[[ Exercise data, beginning ]]

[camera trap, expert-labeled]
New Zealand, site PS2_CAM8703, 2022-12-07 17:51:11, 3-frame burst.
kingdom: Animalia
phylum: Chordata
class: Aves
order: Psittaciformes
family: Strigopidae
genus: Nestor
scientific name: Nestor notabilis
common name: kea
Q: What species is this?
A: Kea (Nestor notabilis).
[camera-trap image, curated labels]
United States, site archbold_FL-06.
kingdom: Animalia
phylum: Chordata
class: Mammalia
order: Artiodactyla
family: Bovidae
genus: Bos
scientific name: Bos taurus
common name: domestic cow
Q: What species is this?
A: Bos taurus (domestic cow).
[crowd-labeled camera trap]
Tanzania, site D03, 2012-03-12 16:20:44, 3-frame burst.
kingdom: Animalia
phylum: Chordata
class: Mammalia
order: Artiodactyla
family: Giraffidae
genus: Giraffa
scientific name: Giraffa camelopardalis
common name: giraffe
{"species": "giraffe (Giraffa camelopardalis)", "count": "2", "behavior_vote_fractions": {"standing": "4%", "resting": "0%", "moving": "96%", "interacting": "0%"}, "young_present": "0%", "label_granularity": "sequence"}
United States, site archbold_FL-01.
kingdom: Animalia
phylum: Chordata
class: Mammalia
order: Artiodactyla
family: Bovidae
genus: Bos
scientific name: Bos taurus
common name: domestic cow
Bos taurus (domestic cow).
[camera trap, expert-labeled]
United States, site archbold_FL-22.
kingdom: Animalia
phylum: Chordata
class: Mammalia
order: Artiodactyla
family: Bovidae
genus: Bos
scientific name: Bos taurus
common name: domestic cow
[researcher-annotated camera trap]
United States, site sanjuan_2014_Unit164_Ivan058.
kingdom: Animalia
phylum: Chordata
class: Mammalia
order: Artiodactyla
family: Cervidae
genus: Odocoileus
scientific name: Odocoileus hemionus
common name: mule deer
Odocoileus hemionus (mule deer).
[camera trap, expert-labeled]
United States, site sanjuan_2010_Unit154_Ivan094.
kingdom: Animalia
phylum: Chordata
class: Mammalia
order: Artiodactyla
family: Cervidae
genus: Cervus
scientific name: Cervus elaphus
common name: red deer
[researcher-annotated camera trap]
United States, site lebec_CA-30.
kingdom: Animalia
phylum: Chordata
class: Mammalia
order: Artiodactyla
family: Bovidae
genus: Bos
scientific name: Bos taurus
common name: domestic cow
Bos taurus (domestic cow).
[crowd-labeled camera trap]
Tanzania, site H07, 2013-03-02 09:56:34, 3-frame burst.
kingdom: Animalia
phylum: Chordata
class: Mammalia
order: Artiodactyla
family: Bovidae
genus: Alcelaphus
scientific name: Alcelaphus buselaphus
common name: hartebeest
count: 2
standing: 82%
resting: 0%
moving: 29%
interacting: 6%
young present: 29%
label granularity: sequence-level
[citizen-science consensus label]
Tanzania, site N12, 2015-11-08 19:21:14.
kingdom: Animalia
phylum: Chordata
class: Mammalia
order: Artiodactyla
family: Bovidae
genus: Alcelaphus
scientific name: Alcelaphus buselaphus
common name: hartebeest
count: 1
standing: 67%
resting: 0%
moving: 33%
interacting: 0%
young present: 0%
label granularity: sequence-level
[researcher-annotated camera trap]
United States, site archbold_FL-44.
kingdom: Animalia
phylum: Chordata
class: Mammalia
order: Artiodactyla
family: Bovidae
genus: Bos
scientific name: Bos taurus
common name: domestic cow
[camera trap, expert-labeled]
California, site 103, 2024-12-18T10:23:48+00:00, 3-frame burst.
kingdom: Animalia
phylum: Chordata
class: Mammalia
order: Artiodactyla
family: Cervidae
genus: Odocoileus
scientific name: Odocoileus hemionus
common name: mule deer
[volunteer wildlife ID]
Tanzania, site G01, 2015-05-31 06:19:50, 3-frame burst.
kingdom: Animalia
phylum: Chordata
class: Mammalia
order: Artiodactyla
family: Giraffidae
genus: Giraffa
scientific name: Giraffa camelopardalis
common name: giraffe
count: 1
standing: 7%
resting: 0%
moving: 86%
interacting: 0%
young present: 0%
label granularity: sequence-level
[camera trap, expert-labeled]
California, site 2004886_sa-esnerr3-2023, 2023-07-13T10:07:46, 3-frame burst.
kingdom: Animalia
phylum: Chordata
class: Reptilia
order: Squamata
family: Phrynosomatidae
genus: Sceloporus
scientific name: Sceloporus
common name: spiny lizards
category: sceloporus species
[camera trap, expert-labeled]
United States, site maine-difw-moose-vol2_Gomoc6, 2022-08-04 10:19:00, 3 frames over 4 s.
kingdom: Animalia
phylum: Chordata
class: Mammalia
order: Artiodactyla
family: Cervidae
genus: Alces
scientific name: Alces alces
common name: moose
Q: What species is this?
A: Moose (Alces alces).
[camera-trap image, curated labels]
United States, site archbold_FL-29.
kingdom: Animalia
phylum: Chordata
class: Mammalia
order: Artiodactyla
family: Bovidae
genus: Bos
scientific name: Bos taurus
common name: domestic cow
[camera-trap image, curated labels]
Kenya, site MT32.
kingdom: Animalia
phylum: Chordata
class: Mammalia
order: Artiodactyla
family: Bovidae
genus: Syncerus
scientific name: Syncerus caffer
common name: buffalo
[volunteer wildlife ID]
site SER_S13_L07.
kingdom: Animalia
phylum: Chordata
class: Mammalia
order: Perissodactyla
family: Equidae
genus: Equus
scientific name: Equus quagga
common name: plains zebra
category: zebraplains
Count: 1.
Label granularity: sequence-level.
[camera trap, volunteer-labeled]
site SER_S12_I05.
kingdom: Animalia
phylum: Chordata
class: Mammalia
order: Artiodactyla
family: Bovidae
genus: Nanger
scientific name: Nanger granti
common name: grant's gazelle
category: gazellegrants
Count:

[[ Exercise data, end ]]

What to work on: The response should consist of all the entries, reproduced word for word.

Solution to this exercise:
[camera trap, expert-labeled]
New Zealand, site PS2_CAM8703, 2022-12-07 17:51:11, 3-frame burst.
kingdom: Animalia
phylum: Chordata
class: Aves
order: Psittaciformes
family: Strigopidae
genus: Nestor
scientific name: Nestor notabilis
common name: kea
Q: What species is this?
A: Kea (Nestor notabilis).
[camera-trap image, curated labels]
United States, site archbold_FL-06.
kingdom: Animalia
phylum: Chordata
class: Mammalia
order: Artiodactyla
family: Bovidae
genus: Bos
scientific name: Bos taurus
common name: domestic cow
Q: What species is this?
A: Bos taurus (domestic cow).
[crowd-labeled camera trap]
Tanzania, site D03, 2012-03-12 16:20:44, 3-frame burst.
kingdom: Animalia
phylum: Chordata
class: Mammalia
order: Artiodactyla
family: Giraffidae
genus: Giraffa
scientific name: Giraffa camelopardalis
common name: giraffe
{"species": "giraffe (Giraffa camelopardalis)", "count": "2", "behavior_vote_fractions": {"standing": "4%", "resting": "0%", "moving": "96%", "interacting": "0%"}, "young_present": "0%", "label_granularity": "sequence"}
United States, site archbold_FL-01.
kingdom: Animalia
phylum: Chordata
class: Mammalia
order: Artiodactyla
family: Bovidae
genus: Bos
scientific name: Bos taurus
common name: domestic cow
Bos taurus (domestic cow).
[camera trap, expert-labeled]
United States, site archbold_FL-22.
kingdom: Animalia
phylum: Chordata
class: Mammalia
order: Artiodactyla
family: Bovidae
genus: Bos
scientific name: Bos taurus
common name: domestic cow
[researcher-annotated camera trap]
United States, site sanjuan_2014_Unit164_Ivan058.
kingdom: Animalia
phylum: Chordata
class: Mammalia
order: Artiodactyla
family: Cervidae
genus: Odocoileus
scientific name: Odocoileus hemionus
common name: mule deer
Odocoileus hemionus (mule deer).
[camera trap, expert-labeled]
United States, site sanjuan_2010_Unit154_Ivan094.
kingdom: Animalia
phylum: Chordata
class: Mammalia
order: Artiodactyla
family: Cervidae
genus: Cervus
scientific name: Cervus elaphus
common name: red deer
[researcher-annotated camera trap]
United States, site lebec_CA-30.
kingdom: Animalia
phylum: Chordata
class: Mammalia
order: Artiodactyla
family: Bovidae
genus: Bos
scientific name: Bos taurus
common name: domestic cow
Bos taurus (domestic cow).
[crowd-labeled camera trap]
Tanzania, site H07, 2013-03-02 09:56:34, 3-frame burst.
kingdom: Animalia
phylum: Chordata
class: Mammalia
order: Artiodactyla
family: Bovidae
genus: Alcelaphus
scientific name: Alcelaphus buselaphus
common name: hartebeest
count: 2
standing: 82%
resting: 0%
moving: 29%
interacting: 6%
young present: 29%
label granularity: sequence-level
[citizen-science consensus label]
Tanzania, site N12, 2015-11-08 19:21:14.
kingdom: Animalia
phylum: Chordata
class: Mammalia
order: Artiodactyla
family: Bovidae
genus: Alcelaphus
scientific name: Alcelaphus buselaphus
common name: hartebeest
count: 1
standing: 67%
resting: 0%
moving: 33%
interacting: 0%
young present: 0%
label granularity: sequence-level
[researcher-annotated camera trap]
United States, site archbold_FL-44.
kingdom: Animalia
phylum: Chordata
class: Mammalia
order: Artiodactyla
family: Bovidae
genus: Bos
scientific name: Bos taurus
common name: domestic cow
[camera trap, expert-labeled]
California, site 103, 2024-12-18T10:23:48+00:00, 3-frame burst.
kingdom: Animalia
phylum: Chordata
class: Mammalia
order: Artiodactyla
family: Cervidae
genus: Odocoileus
scientific name: Odocoileus hemionus
common name: mule deer
[volunteer wildlife ID]
Tanzania, site G01, 2015-05-31 06:19:50, 3-frame burst.
kingdom: Animalia
phylum: Chordata
class: Mammalia
order: Artiodactyla
family: Giraffidae
genus: Giraffa
scientific name: Giraffa camelopardalis
common name: giraffe
count: 1
standing: 7%
resting: 0%
moving: 86%
interacting: 0%
young present: 0%
label granularity: sequence-level
[camera trap, expert-labeled]
California, site 2004886_sa-esnerr3-2023, 2023-07-13T10:07:46, 3-frame burst.
kingdom: Animalia
phylum: Chordata
class: Reptilia
order: Squamata
family: Phrynosomatidae
genus: Sceloporus
scientific name: Sceloporus
common name: spiny lizards
category: sceloporus species
[camera trap, expert-labeled]
United States, site maine-difw-moose-vol2_Gomoc6, 2022-08-04 10:19:00, 3 frames over 4 s.
kingdom: Animalia
phylum: Chordata
class: Mammalia
order: Artiodactyla
family: Cervidae
genus: Alces
scientific name: Alces alces
common name: moose
Q: What species is this?
A: Moose (Alces alces).
[camera-trap image, curated labels]
United States, site archbold_FL-29.
kingdom: Animalia
phylum: Chordata
class: Mammalia
order: Artiodactyla
family: Bovidae
genus: Bos
scientific name: Bos taurus
common name: domestic cow
[camera-trap image, curated labels]
Kenya, site MT32.
kingdom: Animalia
phylum: Chordata
class: Mammalia
order: Artiodactyla
family: Bovidae
genus: Syncerus
scientific name: Syncerus caffer
common name: buffalo
[volunteer wildlife ID]
site SER_S13_L07.
kingdom: Animalia
phylum: Chordata
class: Mammalia
order: Perissodactyla
family: Equidae
genus: Equus
scientific name: Equus quagga
common name: plains zebra
category: zebraplains
Count: 1.
Label granularity: sequence-level.
[camera trap, volunteer-labeled]
site SER_S12_I05.
kingdom: Animalia
phylum: Chordata
class: Mammalia
order: Artiodactyla
family: Bovidae
genus: Nanger
scientific name: Nanger granti
common name: grant's gazelle
category: gazellegrants
Count:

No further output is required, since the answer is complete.